Douglas Murray’s new book, portentously titled The War on the West, tells us almost nothing about the West, or about the origins of the war supposedly being waged against it, or how this war might be ended, let alone won, by those who cherish the West.
Instead, Murray’s book is a typical conservative liberal’s litany of grievances against the rise of identity politics, albeit limited almost exclusively to its expression through racial “wokeness.” Wholly ignoring, for instance, even more prevalent advances of identity politics in the sexual domain, the author laments a revolution that was inaugurated by liberalism itself, and that he believes can be arrested at the point he prefers—sometime around 2015. He wants to preserve the revolutionary fruits he enjoys up to a point, beyond which he exclaims, “No further!” Murray’s is thus a book that obfuscates both the nature of the West and of the war that is afoot.
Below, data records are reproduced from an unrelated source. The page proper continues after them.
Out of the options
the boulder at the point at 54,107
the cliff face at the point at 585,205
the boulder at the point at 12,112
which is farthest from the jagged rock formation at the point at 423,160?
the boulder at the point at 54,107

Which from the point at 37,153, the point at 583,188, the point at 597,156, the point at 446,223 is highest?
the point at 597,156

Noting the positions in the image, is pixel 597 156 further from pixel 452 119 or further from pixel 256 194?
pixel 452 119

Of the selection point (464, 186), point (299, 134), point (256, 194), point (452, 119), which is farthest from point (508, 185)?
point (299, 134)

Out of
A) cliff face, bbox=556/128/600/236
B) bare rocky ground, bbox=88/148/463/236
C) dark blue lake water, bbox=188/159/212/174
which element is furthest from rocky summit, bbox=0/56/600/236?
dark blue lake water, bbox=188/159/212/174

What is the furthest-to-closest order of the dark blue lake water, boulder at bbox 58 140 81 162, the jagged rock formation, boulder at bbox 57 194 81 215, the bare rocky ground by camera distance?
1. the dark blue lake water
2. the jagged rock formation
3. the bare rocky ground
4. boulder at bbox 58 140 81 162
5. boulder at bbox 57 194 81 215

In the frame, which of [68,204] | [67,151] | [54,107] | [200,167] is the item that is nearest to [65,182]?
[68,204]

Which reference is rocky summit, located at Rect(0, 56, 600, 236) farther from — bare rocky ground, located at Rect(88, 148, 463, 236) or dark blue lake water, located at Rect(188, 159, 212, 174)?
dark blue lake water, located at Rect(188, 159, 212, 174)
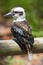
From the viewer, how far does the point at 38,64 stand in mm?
4070

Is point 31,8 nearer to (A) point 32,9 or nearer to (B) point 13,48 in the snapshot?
(A) point 32,9

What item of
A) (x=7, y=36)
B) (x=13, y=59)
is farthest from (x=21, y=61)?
(x=7, y=36)

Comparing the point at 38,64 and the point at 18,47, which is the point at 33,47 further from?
the point at 38,64

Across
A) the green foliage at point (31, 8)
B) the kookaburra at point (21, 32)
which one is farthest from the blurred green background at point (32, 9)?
the kookaburra at point (21, 32)

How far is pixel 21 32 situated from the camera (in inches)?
111

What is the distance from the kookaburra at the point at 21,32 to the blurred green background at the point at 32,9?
1.18 meters

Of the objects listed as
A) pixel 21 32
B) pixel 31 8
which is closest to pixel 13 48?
pixel 21 32

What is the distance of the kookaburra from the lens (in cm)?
281

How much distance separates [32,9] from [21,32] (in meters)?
1.58

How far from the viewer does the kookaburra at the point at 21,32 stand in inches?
111

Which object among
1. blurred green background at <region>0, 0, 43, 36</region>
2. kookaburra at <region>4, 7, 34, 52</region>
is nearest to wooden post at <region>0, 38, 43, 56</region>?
kookaburra at <region>4, 7, 34, 52</region>

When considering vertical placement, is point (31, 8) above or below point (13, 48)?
below

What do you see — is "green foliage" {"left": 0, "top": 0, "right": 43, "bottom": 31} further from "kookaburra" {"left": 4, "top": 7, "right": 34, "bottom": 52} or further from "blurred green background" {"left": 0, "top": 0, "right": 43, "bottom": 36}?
"kookaburra" {"left": 4, "top": 7, "right": 34, "bottom": 52}

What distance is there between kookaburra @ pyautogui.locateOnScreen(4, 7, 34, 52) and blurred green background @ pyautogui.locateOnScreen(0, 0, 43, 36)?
1.18m
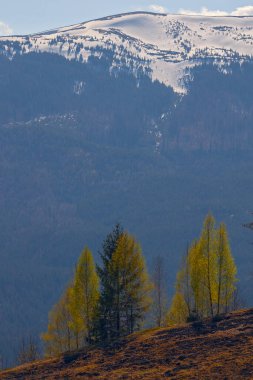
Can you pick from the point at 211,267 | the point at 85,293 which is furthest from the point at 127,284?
the point at 211,267

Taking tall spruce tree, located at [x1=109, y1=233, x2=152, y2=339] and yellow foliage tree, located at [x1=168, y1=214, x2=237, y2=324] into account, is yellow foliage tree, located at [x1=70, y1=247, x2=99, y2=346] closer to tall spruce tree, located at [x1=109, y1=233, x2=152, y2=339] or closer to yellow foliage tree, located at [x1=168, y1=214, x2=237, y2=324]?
tall spruce tree, located at [x1=109, y1=233, x2=152, y2=339]

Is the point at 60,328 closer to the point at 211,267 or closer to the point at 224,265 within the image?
the point at 211,267

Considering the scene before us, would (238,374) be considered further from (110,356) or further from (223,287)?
(223,287)

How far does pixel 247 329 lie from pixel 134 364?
38.9 feet

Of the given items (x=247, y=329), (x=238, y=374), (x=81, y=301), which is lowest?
(x=238, y=374)

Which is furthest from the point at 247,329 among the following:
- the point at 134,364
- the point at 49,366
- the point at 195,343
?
the point at 49,366

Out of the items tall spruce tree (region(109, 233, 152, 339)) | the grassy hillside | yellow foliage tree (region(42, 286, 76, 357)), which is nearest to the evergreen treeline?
tall spruce tree (region(109, 233, 152, 339))

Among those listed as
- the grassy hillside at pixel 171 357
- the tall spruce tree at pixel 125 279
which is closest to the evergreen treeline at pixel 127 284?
the tall spruce tree at pixel 125 279

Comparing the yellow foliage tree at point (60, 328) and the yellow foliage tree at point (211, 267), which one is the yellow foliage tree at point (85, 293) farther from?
the yellow foliage tree at point (60, 328)

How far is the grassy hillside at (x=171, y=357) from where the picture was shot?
278 ft

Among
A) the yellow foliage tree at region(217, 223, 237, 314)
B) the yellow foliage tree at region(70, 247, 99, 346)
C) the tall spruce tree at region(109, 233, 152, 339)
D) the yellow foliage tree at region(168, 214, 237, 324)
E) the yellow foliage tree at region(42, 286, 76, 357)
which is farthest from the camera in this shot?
the yellow foliage tree at region(42, 286, 76, 357)

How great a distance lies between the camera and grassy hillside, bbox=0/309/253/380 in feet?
278

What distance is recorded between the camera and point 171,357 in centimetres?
9019

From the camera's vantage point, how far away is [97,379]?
289 ft
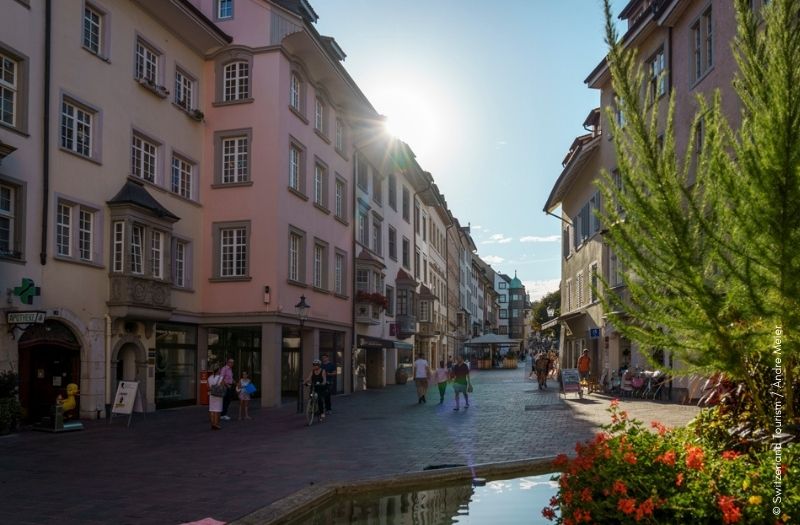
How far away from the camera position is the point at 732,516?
462cm

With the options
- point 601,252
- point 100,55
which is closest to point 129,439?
point 100,55

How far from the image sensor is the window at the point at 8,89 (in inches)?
722

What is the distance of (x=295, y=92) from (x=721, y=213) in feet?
88.9

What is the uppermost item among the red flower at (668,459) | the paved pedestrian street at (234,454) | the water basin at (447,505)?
the red flower at (668,459)

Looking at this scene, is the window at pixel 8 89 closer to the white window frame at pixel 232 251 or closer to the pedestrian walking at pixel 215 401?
the pedestrian walking at pixel 215 401

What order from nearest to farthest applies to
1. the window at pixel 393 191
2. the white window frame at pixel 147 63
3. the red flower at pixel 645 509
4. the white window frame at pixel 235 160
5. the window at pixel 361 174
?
the red flower at pixel 645 509, the white window frame at pixel 147 63, the white window frame at pixel 235 160, the window at pixel 361 174, the window at pixel 393 191

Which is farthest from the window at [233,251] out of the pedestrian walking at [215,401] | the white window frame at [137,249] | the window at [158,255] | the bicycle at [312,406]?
the pedestrian walking at [215,401]

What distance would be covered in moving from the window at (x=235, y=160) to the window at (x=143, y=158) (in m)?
3.53

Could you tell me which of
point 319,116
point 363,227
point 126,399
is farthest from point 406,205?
point 126,399

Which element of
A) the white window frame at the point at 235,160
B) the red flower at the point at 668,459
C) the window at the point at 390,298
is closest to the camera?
the red flower at the point at 668,459

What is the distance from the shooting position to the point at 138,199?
22766 mm

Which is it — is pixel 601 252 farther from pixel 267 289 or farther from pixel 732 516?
pixel 732 516

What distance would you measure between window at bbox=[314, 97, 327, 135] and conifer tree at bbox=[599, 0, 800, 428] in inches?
1127

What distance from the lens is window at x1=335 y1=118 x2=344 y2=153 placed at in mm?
35781
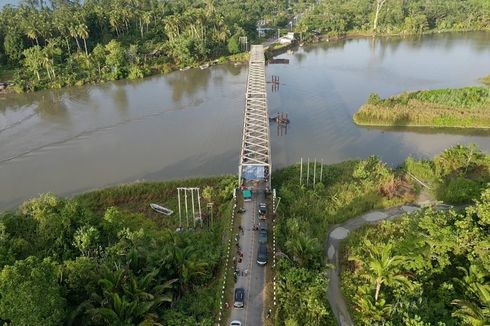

It is more a work of liberal-regime propaganda than the ambitious examination promised by the title.
“It is more a work of liberal-regime propaganda than the ambitious examination promised by the title.”
Each of the book’s chapters is devoted to showing how one facet of Western life is under threat from wokeness and critical race theory. Yet regardless of the chapter title—“History,” “Religion,” “Culture,” and so forth—each is essentially a continuation of the very first: “Race.”